Burgemeester en wethouders kunnen bij een omgevingsvergunning afwijken van het bepaalde in lid 46.6.2 onder a, mits aan de volgende voorwaarden wordt voldaan:

  • a. Aangetoond moet worden middels een rapport dat voldaan wordt aan een goede landschappelijke inpassing en dat een extra bijdrage wordt geleverd aan de ruimtelijke kwaliteit.
  • b. Een overeenkomst moet worden gesloten, waarin de nieuwe functie conform het vastgestelde beleid met betrekking tot de stadsrandzone wordt vastgelegd.
  • c. Indien er sprake is van detailhandel in eigen producten, mag de bruto vloeroppervlakte maximaal 100 m2 bedragen.
  • d. Indien er sprake is van kleinschalige horeca, mag de bruto vloeroppervlakte niet meer bedragen dan maximaal 150 m2, mits dit geen negatieve effecten heeft op het woon- en leefklimaat.
  • e. Het is niet toegestaan nieuwe wegen aan te leggen of bestaande wegen te verharden ten behoeve van de nieuwe functie.
  • f. Het is niet toegestaan nieuwe verlichting aan te brengen langs de aanvoerroutes naar de nieuwe functie.
  • g. Nieuwbouw is uitsluitend mogelijk als wordt voldaan aan de onder a tot en met f genoemde criteria, mits verzoeker in eigendom of langdurige pacht beschikt over een perceel van tenminste 1000m2, volledig gelegen binnen de gronden met de gebiedsaanduiding "overig-stadsrandzone", en mits eenzelfde hoeveelheid m2 aan bebouwing in het buitengebied wordt afgebroken, met dien verstande dat dit geen karakteristieke bebouwing mag zijn of bebouwing die van belang is voor het karakter van een erf.

46.7 overig - ecoduct
46.7.1 Aanduidingsomschrijving

De voor "overig - ecoduct" aangewezen gronden zijn, behalve voor de daar voorkomende bestemmingen, mede bestemd voor een ecoduct met bijbehorende op- en afritten, aanplant, palen en afrasteringen.

46.7.2 Bouwregels
  • 1. Op de voor "overig - ecoduct" aangewezen gronden mag uitsluitend worden gebouwd voor zover dit in overeenstemming is met het bepaalde in lid 46.7.1 en de daar voorkomende bestemmingen.
  • 2. Realisering van de ecoduct is toegestaan binnen de contouren van de gebiedsaanduiding "overig - ecoduct".

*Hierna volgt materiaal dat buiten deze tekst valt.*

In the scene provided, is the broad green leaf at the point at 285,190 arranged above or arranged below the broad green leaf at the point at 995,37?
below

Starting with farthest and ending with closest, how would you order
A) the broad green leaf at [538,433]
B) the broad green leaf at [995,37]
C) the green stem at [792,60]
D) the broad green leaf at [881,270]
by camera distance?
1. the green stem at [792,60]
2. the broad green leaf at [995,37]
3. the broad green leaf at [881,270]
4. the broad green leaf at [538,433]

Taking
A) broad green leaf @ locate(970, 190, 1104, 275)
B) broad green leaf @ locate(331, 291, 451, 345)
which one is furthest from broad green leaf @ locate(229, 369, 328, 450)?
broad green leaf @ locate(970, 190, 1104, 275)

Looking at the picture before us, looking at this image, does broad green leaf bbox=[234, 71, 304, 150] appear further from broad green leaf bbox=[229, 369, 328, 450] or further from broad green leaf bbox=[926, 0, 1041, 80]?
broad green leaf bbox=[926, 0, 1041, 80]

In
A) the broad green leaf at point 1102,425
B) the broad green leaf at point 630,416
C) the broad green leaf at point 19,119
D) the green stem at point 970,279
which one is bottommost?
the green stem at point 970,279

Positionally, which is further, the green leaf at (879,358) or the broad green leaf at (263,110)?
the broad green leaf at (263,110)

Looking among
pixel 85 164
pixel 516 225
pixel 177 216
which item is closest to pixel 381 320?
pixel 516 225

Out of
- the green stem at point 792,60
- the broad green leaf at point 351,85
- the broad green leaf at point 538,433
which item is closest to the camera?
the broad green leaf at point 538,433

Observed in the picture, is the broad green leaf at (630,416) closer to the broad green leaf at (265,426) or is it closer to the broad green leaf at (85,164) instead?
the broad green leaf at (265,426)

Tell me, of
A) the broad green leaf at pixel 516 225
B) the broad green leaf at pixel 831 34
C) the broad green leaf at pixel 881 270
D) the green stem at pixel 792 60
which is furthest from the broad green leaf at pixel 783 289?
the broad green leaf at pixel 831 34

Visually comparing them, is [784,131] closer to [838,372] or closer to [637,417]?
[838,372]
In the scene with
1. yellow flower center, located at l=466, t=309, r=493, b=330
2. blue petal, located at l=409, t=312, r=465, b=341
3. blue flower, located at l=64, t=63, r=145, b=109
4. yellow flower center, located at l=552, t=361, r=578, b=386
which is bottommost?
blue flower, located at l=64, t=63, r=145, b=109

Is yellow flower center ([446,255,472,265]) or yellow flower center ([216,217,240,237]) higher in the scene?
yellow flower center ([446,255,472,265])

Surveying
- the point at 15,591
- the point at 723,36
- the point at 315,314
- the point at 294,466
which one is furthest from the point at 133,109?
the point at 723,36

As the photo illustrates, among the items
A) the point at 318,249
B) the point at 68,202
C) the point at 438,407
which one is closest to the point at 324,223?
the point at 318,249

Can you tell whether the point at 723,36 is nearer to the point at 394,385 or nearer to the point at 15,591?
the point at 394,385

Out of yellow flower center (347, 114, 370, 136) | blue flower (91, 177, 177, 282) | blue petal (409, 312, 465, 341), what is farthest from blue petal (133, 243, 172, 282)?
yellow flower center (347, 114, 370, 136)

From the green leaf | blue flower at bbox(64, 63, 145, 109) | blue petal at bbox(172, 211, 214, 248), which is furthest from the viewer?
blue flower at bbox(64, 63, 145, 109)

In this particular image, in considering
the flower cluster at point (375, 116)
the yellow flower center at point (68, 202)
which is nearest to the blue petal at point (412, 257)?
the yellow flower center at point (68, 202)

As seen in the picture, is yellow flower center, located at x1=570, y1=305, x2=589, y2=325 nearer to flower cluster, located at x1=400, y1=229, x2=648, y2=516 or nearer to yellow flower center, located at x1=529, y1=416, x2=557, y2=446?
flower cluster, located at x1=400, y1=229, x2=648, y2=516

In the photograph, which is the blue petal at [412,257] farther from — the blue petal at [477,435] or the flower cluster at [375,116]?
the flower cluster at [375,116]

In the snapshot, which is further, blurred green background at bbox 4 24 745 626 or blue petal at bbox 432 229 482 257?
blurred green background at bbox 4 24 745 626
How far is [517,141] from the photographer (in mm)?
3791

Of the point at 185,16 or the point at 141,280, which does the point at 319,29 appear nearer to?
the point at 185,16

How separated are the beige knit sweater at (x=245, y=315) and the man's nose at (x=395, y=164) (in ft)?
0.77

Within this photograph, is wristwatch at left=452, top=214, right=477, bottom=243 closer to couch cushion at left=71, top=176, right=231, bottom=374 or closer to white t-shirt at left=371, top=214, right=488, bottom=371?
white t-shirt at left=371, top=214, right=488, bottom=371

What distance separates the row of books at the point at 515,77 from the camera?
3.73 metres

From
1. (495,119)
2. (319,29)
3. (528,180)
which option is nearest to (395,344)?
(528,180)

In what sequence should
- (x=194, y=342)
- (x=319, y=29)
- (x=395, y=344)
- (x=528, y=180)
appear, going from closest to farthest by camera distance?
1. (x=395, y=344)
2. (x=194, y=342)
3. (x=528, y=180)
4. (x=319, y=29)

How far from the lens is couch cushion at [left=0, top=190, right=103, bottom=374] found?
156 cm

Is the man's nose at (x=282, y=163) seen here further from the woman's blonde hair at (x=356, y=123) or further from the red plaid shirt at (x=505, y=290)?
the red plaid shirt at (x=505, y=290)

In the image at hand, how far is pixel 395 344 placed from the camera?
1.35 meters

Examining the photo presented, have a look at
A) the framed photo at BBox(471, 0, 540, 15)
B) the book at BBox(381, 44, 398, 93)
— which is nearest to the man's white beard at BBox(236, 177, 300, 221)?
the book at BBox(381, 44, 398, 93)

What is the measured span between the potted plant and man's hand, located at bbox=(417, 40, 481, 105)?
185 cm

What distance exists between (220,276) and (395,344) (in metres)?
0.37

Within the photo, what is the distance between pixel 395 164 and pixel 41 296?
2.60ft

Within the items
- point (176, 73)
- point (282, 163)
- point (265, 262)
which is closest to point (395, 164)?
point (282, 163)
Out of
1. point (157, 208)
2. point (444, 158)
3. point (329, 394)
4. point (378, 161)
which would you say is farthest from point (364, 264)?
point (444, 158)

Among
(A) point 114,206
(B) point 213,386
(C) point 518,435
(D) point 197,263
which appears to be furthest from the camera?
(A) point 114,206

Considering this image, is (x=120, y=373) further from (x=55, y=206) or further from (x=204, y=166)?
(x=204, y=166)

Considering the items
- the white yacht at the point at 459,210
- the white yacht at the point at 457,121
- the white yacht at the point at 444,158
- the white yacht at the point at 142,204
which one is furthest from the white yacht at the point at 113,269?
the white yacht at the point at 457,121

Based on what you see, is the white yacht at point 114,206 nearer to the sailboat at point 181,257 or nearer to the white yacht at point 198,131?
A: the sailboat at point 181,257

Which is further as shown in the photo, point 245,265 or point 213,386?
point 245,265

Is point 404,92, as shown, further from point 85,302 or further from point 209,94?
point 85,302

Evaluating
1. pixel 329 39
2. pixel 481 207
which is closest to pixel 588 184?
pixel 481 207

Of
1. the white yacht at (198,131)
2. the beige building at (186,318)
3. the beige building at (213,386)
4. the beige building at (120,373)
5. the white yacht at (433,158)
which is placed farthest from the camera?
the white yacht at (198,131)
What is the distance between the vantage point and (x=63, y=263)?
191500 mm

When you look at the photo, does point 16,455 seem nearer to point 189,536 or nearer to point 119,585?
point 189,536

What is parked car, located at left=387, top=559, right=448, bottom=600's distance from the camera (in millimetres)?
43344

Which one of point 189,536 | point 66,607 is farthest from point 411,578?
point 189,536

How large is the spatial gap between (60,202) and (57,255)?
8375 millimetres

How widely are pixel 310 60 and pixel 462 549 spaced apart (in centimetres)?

46.8 overig - luchthaven Twente
  • a. In afwijking van het bepaalde elders in dit plan zijn ter plaatse van de gebiedsaanduiding  'overig - luchthaven Twente' geen nieuwe geluidgevoelige objecten toegestaan.
  • b. In afwijking van lid a is nieuwbouw van geluidgevoelige objecten toegestaan indien:
    • 1. het een bedrijfswoning betreft die uit het oogpunt van de bedrijfsvoering noodzakelijk is;
    • 2. het een woning en/of andere geluidsgevoelige objecten betreft, mits is voldaan aan één van de volgende criteria:
      • met de bouw wordt een open plek tussen bestaande bebouwing opgevuld;
      • de bouw dient ter vervanging van bebouwing die al op die locatie aanwezig is;
      • de bouw dient ter vervanging van bestaande bebouwing elders binnen de gebiedsaanduiding  'overig - luchthaven Twente' die op dit moment een hogere geluidbelasting als gevolg van het luchthavenluchtverkeer ondervindt dan op de nieuwe locatie het geval zal zijn.